# SHORT EXERCISE
In the review of Halloween, whom does the reviewer say John Carpenter's movie is about, and whom is Zombie's about?

# EXCERPT TO READ

* * *

In fact, the most remarkable thing about Halloween may be that it seems almost completely devoid of human feeling. Beyond the extended, surprisingly detailed prologue that sets up Michael’s general misanthropy — he’s the product of a broken home partly defined by a stripper mom and a promiscuous older sister, but mainly dominated by the casual, couch-bound cruelty of a stepdad who calls him a pussy because the animals he tortures are too easy to kill — Zombie has expressly foregone the niceties of character development. To complain about this perhaps misses the point. As surely as John Carpenter’s movie was about the babysitter Laurie Strode, Zombie’s is about the killer Michael Myers. And once the film moves out of prequel territory and sets to recreating the events seen in the original, Zombie’s approach to the material feels a lot less unique. Carpenter made savvy use of negative space inside the widescreen frame to isolate his prototypical final girl, building the audience’s identification with her while ratcheting up the tension, but Zombie stages rote little cardboard-diorama deathtraps, paying only a few moments’ attention to what the characters are doing before sending his masked killing machine into the frame to slash them. The results aren’t boring, exactly, but it almost feels like a deliberate withholding of cinematic pleasure — like Michael Haneke directing Halloween 9.

* * *

# GIVEN INFORMATION

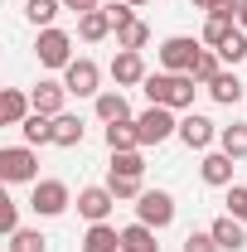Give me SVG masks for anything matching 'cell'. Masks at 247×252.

* * *

# FINISHED TASK
Carpenter's movie is about the babysitter Laurie Strode, and Zombie's is about the killer Michael Myers.